Filed Under: Food & Beverage

This One Chemical is Lurking in Your Food

Care for some dihydrogen monoxide with your next meal?

You may have instinctual skepticism to that offer. But that’s the chemical name for H2O; good old-fashioned water.

A recent report reveals 10 percent of young adults want to ban dihydrogen monoxide from food and beverages. Obviously, news like this is frustrating to knowledgeable food scientists—or people who have seen Penn & Teller’s old skit.

The so-called “clean label” trend has been growing in recent years and is driven—at least in part—by hysterical responses to perfectly harmless ingredients that have a chemical name (like “high fructose corn syrup”) instead of a simpler name (like “corn sugar”).

Another recent example involves a lawsuit challenging the trendy La Croix drink for its “100% natural” claim, citing the beverage’s use of ingredients with unfamiliar names, including limonene and linalool. As research from Popular Science details, limonene is an oil extract from orange peels and linalool is an ingredient found in cinnamon and related plants.

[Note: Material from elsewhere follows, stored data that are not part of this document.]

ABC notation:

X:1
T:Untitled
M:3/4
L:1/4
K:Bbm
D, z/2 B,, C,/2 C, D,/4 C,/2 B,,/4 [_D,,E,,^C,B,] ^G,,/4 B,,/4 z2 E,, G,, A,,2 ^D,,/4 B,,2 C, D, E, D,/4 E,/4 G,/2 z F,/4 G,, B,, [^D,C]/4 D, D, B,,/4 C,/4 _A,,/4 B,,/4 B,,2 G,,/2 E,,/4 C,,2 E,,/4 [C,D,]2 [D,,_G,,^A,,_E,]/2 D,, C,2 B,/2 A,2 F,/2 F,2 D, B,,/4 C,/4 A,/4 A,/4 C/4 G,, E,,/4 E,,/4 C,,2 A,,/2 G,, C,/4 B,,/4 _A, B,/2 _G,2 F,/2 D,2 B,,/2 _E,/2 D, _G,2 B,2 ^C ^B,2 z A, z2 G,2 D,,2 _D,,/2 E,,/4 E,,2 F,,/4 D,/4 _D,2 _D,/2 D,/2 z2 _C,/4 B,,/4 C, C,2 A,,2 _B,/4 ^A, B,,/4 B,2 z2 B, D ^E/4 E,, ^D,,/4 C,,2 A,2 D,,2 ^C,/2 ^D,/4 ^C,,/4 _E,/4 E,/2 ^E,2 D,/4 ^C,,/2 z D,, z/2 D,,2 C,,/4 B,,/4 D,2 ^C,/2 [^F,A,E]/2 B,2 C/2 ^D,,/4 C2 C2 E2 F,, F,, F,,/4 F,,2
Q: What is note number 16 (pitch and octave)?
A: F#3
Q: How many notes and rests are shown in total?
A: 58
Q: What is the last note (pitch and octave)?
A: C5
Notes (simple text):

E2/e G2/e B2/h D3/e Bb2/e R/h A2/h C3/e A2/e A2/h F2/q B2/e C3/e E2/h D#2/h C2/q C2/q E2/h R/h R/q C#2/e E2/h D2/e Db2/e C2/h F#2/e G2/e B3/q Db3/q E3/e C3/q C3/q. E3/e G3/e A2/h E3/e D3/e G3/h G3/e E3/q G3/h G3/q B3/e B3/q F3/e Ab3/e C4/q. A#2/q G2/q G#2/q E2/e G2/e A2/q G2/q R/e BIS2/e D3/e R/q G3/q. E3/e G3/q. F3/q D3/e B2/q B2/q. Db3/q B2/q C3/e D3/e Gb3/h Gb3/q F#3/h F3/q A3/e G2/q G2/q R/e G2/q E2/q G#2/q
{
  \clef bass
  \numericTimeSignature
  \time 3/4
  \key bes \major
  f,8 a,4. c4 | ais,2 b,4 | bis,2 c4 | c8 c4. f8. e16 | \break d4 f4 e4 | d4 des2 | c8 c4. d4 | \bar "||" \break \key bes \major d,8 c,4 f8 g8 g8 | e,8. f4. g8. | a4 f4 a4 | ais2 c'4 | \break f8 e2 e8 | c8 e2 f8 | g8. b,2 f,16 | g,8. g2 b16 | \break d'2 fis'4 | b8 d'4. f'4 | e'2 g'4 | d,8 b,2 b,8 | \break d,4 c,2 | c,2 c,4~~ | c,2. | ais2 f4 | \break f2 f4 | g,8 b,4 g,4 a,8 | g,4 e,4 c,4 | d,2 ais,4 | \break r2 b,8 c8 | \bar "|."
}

Many people are familiar with the vitamin B12, but—per FDA regulations—B12 appears on some food labels as cyanocobalamin, which certainly doesn’t sound like something from the family recipe book, despite being a naturally occurring compound found in beef and tuna.

All this is to say that “clean labels” are not indicative of a food’s quality or how healthy it is.

Clearly, the natural food trend has a certain sentimental appeal, though it carries with it some downright farcical baggage, such as the rejection of any ingredients that don’t pass the “pronounceability test.”

Over the years, food scientists have worked to refine foods in order to reduce spoilage and contamination, allowing consumers to be less wasteful. That work should be celebrated, not shunned over mere terminology. And since we can’t expect consumer to become food technologists, it might be helpful if regulators and ingredient makers agreed to use simpler (but accurate) names instead of technical ones.